GIVEN EXERCISE A: Rewrite the passage about Maker Hangar from "Each episode of" through "and request feedback.", substituting "message board" for "forum".
GIVEN EXERCISE B: According to the passage about Maker Hangar, which magazine is the series shot for?

[QUOTED TEXT start]

Like most of his contemporary craftsman, Weakley determined there would be a market for a video series explaining how to build RC planes by simply observing that no such information existed when he first took up the hobby.
“That deterred a lot of people who just wanted to have everything done for them so they could learn it really quickly and build it out,” Weakly, a 17-year-old from Central Florida, told me. “And that was the whole goal of Maker Hangar, to put everything in one place so everyone could learn it. It would supply them with a plane that’s easy enough to build and anyone can do it in like a day.”
Each episode of Maker Hangar, a 15-part series he shoots for Make magazine, runs between five and 30 minutes, and many have amassed upward of 20,000 views. In his introductory episode he lists out all the materials an aspiring RC hobbyist needs to order, and in each subsequent video he walks viewers through, in meticulous detail, everything from the intricacies of how the motors work (spoiler: magnets) to how to actually assemble the plane. The series has spawned a community on Google+ with nearly a thousand members, and many of them have uploaded photos of their own finished planes or use it as a forum to ask questions and request feedback.

[QUOTED TEXT end]
[RECORDS SHOWN start]

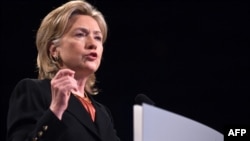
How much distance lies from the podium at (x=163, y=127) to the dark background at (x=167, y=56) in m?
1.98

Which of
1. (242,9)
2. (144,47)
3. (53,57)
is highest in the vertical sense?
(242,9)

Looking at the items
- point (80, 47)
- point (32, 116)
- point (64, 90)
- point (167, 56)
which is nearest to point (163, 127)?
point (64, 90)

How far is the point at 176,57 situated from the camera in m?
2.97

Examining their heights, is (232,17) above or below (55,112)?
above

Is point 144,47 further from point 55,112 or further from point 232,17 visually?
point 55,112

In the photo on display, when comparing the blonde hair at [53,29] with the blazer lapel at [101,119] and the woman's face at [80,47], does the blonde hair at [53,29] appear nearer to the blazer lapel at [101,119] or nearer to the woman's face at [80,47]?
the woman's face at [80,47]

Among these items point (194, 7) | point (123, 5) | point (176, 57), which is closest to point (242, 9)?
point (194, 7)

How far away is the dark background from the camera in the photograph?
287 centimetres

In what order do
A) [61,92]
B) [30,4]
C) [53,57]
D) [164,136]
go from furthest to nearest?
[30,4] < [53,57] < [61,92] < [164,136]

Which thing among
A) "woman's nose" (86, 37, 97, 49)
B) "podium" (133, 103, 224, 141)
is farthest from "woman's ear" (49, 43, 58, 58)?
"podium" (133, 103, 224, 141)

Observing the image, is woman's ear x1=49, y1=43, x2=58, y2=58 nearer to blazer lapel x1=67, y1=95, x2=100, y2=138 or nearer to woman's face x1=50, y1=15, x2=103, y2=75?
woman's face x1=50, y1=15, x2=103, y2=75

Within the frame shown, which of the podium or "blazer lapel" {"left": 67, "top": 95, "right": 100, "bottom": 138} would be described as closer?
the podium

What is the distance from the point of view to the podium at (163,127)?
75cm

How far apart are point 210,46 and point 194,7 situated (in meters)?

[RECORDS SHOWN end]
[RECORDS SHOWN start]

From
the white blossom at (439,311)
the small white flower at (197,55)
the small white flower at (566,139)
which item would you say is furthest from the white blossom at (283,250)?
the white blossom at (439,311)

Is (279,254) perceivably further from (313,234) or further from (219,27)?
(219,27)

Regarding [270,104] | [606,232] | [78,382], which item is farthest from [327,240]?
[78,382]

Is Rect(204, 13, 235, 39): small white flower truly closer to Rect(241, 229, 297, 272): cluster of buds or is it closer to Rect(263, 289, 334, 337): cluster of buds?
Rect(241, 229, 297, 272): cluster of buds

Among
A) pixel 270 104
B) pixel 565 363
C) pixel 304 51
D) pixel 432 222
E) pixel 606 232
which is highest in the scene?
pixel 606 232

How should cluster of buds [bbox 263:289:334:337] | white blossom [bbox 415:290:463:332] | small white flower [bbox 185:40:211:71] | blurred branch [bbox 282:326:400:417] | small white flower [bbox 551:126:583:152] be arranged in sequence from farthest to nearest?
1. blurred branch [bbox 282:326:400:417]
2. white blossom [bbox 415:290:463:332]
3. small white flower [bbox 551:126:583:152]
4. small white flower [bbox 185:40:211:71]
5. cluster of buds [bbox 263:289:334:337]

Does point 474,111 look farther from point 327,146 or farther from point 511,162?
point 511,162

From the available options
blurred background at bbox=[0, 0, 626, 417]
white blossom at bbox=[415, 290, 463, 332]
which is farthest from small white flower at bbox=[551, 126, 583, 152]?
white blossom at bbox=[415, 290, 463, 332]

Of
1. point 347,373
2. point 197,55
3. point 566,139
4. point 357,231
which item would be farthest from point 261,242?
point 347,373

[RECORDS SHOWN end]

EXERCISE ANSWER A:
Each episode of Maker Hangar, a 15-part series he shoots for Make magazine, runs between five and 30 minutes, and many have amassed upward of 20,000 views. In his introductory episode he lists out all the materials an aspiring RC hobbyist needs to order, and in each subsequent video he walks viewers through, in meticulous detail, everything from the intricacies of how the motors work (spoiler: magnets) to how to actually assemble the plane. The series has spawned a community on Google+ with nearly a thousand members, and many of them have uploaded photos of their own finished planes or use it as a message board to ask questions and request feedback.

EXERCISE ANSWER B: Make magazine.